暫く歩くといもの苗植え場所に着き、名残惜しいがひなの手を離し、
「ここに苗を植えましょう。」
鍬とスコップで一生懸命穴を掘り、用意された苗をひなと一緒に植えていき土を被せると、ひなと目線を合わせるようにしゃがみ、
「ひなちゃん…よく頑張ったね。秋になると今度は芋掘りのイベントがあるんだよ。自分が植えた芋掘って焼き芋にしようね。」
するとひなは一度は目を反らすも恥ずかしそうに見つめ直し、
「……うん。秋の焼き芋楽しみ」
僕はひなの耳元で、
「僕はひなちゃんとの焼き芋楽しみにしてる。ひなちゃんと一緒じゃなきゃ楽しみ半分だよ。」
ひなはまたびっくりした表情を浮かべるもニコッと笑い、
「……考えておく。」
笑った顔可愛いじゃん。愛らしくてエクボがあって。
「ひなちゃんの笑った顔…可愛い。」
ひなちゃんの嬉しそうな顔が印象的だった。
苗植えのイベントが終わりまた山道を歩いて帰る事に。今度は自然にひなの手を握り自然の家に向かいました。会話はまだまだ……。でも今後のイベントの予定等を話すと興味があるようで。

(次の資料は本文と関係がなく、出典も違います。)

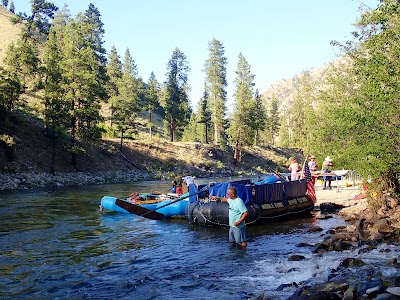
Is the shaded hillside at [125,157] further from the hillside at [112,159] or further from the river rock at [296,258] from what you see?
the river rock at [296,258]

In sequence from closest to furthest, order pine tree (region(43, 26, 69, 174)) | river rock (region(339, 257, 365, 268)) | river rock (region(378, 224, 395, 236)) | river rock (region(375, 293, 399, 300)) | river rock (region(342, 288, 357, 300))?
river rock (region(375, 293, 399, 300)) < river rock (region(342, 288, 357, 300)) < river rock (region(339, 257, 365, 268)) < river rock (region(378, 224, 395, 236)) < pine tree (region(43, 26, 69, 174))

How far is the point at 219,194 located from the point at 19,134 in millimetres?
31926

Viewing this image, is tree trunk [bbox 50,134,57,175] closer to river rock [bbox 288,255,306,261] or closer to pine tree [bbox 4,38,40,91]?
pine tree [bbox 4,38,40,91]

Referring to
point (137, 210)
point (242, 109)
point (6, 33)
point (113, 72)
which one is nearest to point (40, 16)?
point (6, 33)

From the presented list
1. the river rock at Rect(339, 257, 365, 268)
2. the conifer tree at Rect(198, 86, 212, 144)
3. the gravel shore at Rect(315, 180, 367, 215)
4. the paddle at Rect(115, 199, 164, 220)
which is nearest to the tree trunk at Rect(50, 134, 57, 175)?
the paddle at Rect(115, 199, 164, 220)

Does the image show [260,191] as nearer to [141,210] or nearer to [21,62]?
[141,210]

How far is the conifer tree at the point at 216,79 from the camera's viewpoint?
2820 inches

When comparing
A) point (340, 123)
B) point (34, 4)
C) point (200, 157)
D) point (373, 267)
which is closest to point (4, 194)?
point (340, 123)

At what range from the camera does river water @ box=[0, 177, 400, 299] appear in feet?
27.9

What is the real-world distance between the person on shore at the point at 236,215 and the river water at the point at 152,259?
383mm

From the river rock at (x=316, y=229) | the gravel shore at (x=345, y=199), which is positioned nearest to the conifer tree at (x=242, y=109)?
the gravel shore at (x=345, y=199)

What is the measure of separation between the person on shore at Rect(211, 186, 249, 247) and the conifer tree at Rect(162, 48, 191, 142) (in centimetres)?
5883

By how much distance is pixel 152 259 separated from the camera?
11094 millimetres

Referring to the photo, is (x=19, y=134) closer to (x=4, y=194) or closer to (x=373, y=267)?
(x=4, y=194)
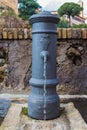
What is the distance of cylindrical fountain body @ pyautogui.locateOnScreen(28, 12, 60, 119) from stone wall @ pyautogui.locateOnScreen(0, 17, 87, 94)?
3.41 ft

自然の家に着き帰る準備を終えたひなのカードにスタンプを押し、
「このスタンプ貯まるとプレゼントが貰えるからね。
今度はペットボトルキャップも持っておいで。スタンプ増えるから。あっ……次回は来るかわからなかったね。良かったらまたおいで」
ひなの母親が、
「倉田さん…色々お世話になりました。ひなの楽しそうな顔、久しぶりに見たような気がします。ありがとうございました。」
最後ひなの頭を優しく撫で、
「待ってるよ」
「……考えておく。」
目を見ての短い会話。
でも最初よりはだいぶ距離は縮まったかな。次回来るかどうか…。僕は精一杯の笑顔でひな親子を見送りました。